This Agreement constitutes the entire agreement of the parties with respect to the subject matter hereof and may not be amended except by an agreement in writing signed by the parties. This Agreement shall be governed by and interpreted in accordance with the laws of the Province of Ontario and the laws of Canada applicable therein. Nothing in this Agreement is intended to, or shall be deemed to, constitute a partnership, joint venture or employee/employer relationship between the parties. This Agreement shall enure to the benefit of the parties and their respective successors and permitted assigns. The language of all parts of this Agreement shall be construed as a whole, according to its fair meaning and not strictly for or against either party. This Agreement shall not be governed by or interpreted in accordance with the terms of any guild or union agreement.
17.
This Agreement may be executed in separate counterparts by the parties and each counterpart shall when executed and delivered be an original document, but all counterparts put together constitute one and the same instrument. Delivery of an executed counterpart of this Agreement by facsimile or transmitted electronically in either a tagged image format file (“TIFF”) or portable document format (“PDF”) shall be equally effective as delivery of a manually executed counterpart of this Agreement.
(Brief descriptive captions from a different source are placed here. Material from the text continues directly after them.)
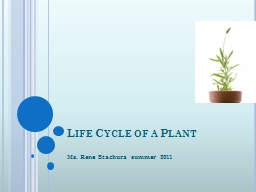 What do you know about the life of a plant?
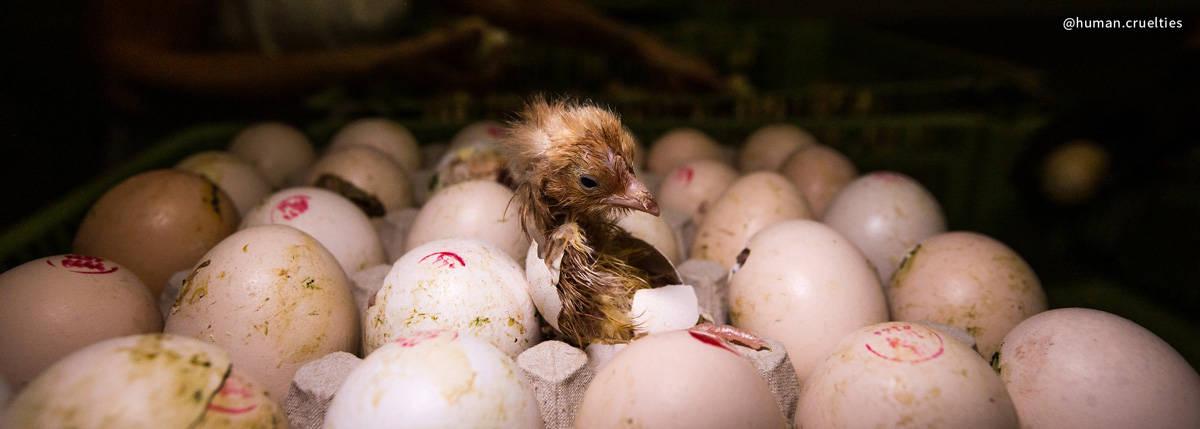 baby chick egg cruelty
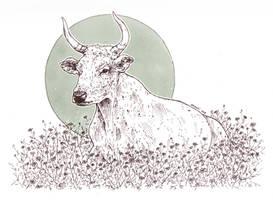 wild chamomile - inktober [day 26] by menuli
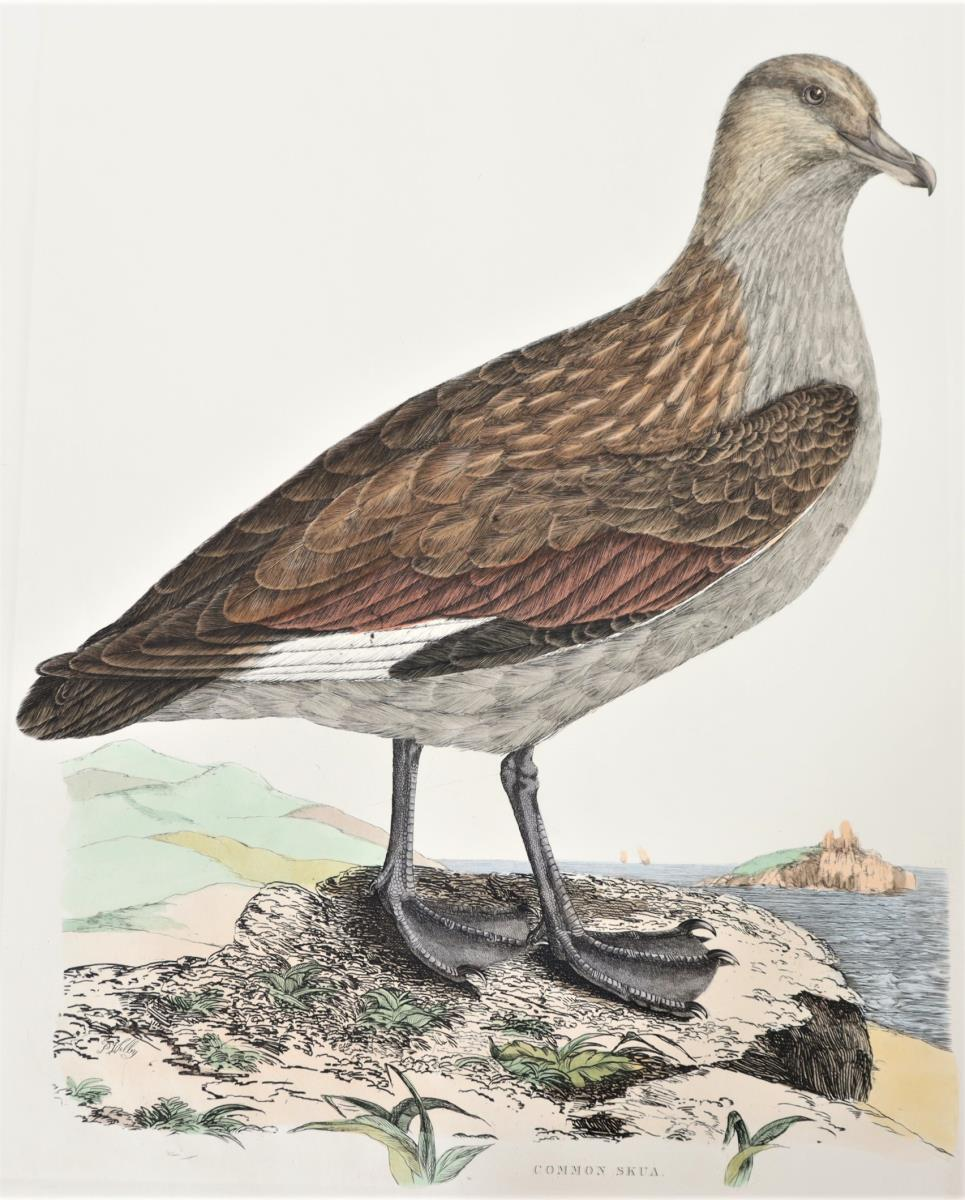 P J Selby, Hand-Colored Engraving, Common Skua - Image 3 of 4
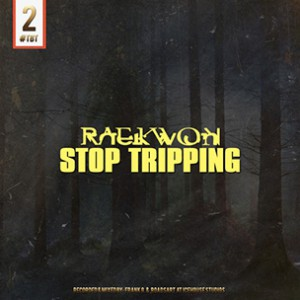 Raekwon - Stop Trippin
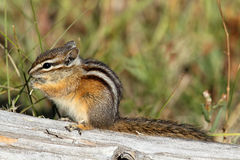 Least Chipmunk (Tamias minimus) Royalty Free Stock Photography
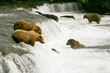 Grizzly bears fishing for salmon, Katmai NP, Alaska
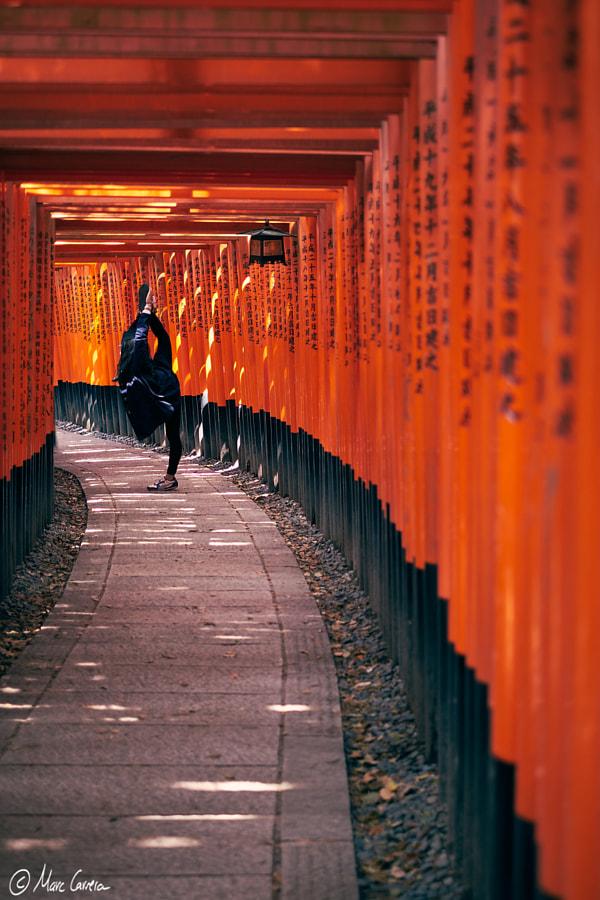 Fushimi Inari balances
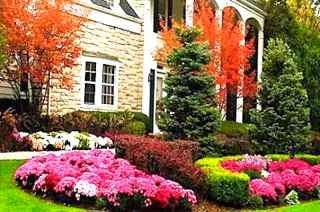 Front yard landscape garden design flower bed.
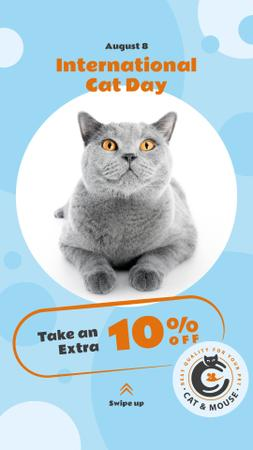 Template di design Cat Day Sale Cute Grey Shorthair Cat Instagram Story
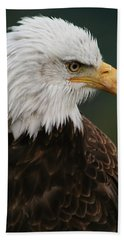 Beach Towel featuring the photograph Magestic Eagle by Jacqui Boonstra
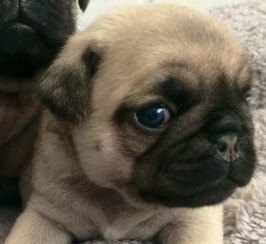 Kc Registered Pug Puppies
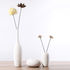 How to Choose Suitable Vases for your Home Decoration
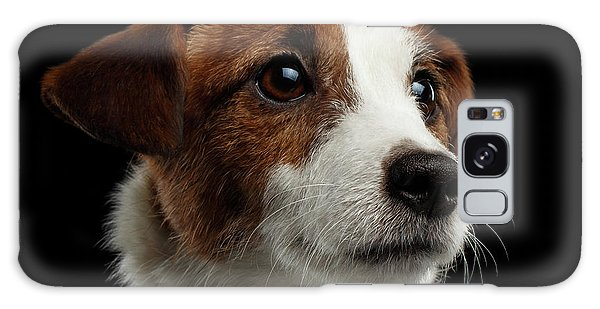 Closeup Portrait Of Jack Russell Terrier Dog On Black Galaxy Case by Sergey Taran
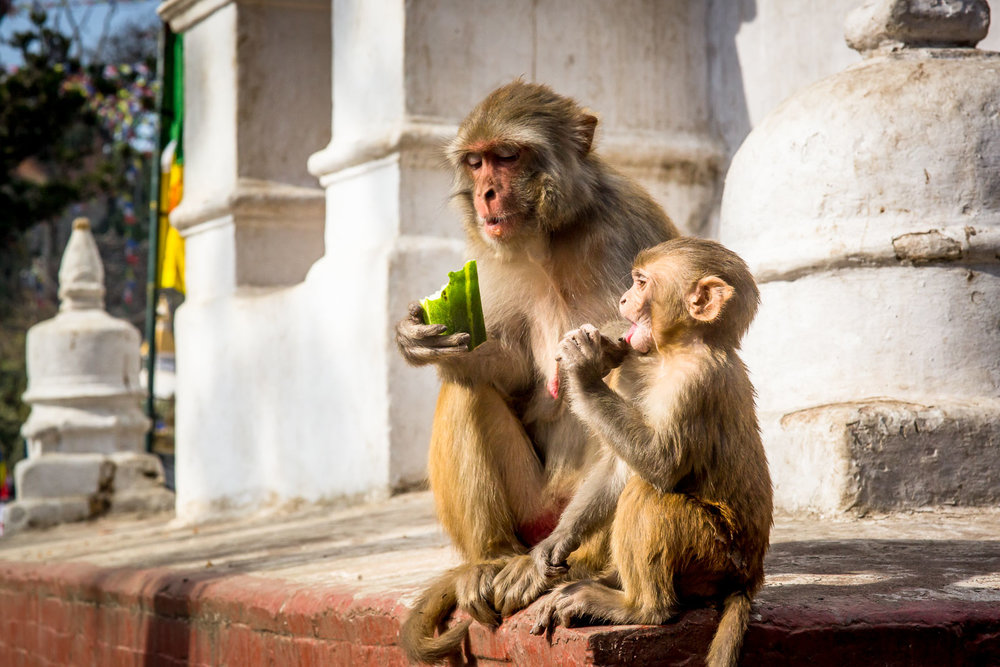 Monkey Temple Monkeys-12.jpg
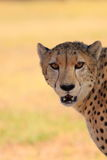 Cheetah head close up copy space Royalty Free Stock Images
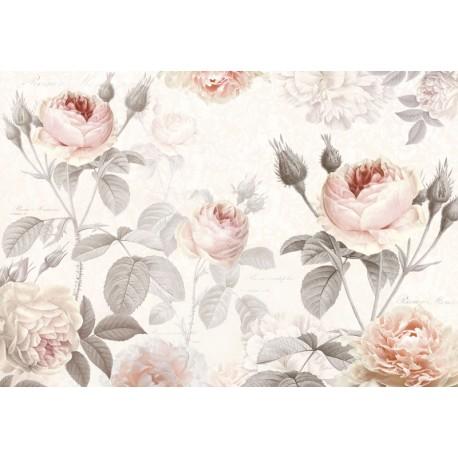 Fototapet Trandafiri roz in acuarela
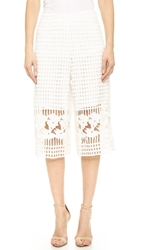 Endless Rose Lattice Lace Culotte Pants White
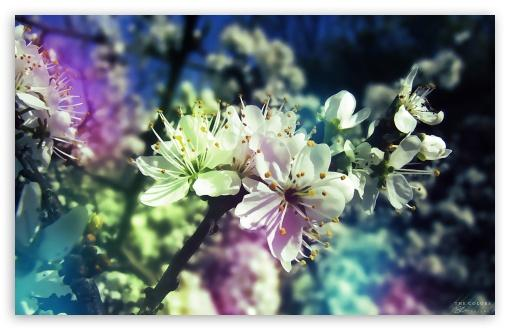 Colorful Spring HD wallpaper for Wide 1610 53 Widescreen WHXGA WQXGA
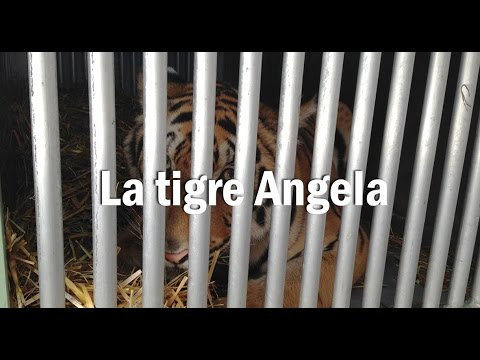 La tigre Angela. Un viaggio per la libertà.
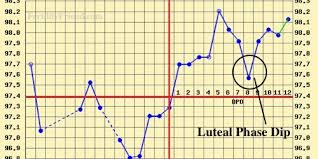 Ovulation Dip Bbt Chart Implantation Dip Study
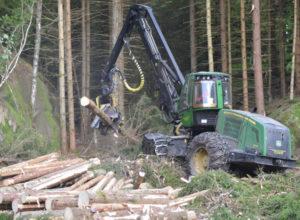 Vil ha skogpakke for å sikre aktivitet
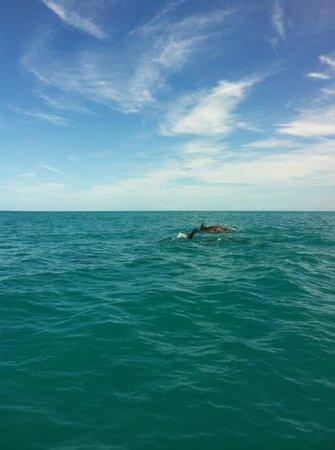 Explora Holbox Kayak Tours: Delfines
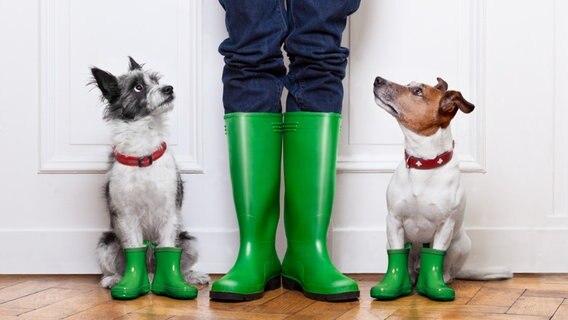 Zwei Hunde und ein Mensch mit grünen Gummistiefeln. © javier brosch/fotolia Foto: javier brosch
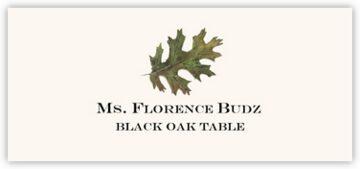 Black Oak Colorful Leaf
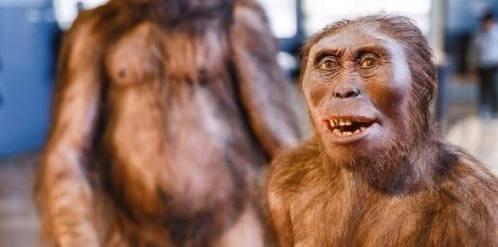 Nové doklady o vývoji člověka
Any party delivering an executed counterpart of this Agreement by facsimile, TIFF or PDF shall also deliver a manually executed counterpart of this Agreement, but failure to do so shall not affect the validity, enforceability, or binding effect of this Agreement.
IN WITNESS WHEREOF, the parties have executed this Agreement as of the date written above.
COLGATE PALMOLIVE CANADA
By:
By: /s/ Xxxxxx Xxxxxx
Xxxxxx Xxxxxx
/s/ Xxxxx Xxxxxxxxx
Xxxxx Xxxxxxxxx p/k/a/ “Xxxxx Xxxxxx”
CONFIDENTIALITY AND NON-DISCLOSURE AGREEMENT
The undersigned hereby agrees to keep strictly confidential all information related to entries in the promotion entitled “GET FRESH! and Dance.....” (the “Promotion”), including without limitation: the name of and identifying information concerning the entrants, the name(s) of and identifying information concerning those appearing in the semi-finalist and winning entries, copies of the semi-finalist and winning entries, and any information that might make the semi-finalist and winning entries identifiable (collectively, the “Entry Information”), as well as information related to other work performed with respect to the semi-finalist and winning entries before and during the Dance Off event scheduled for September 25, 2009 in Toronto (the “Production Information”). The Entry Information and Production Information, collectively, are “Confidential Information”.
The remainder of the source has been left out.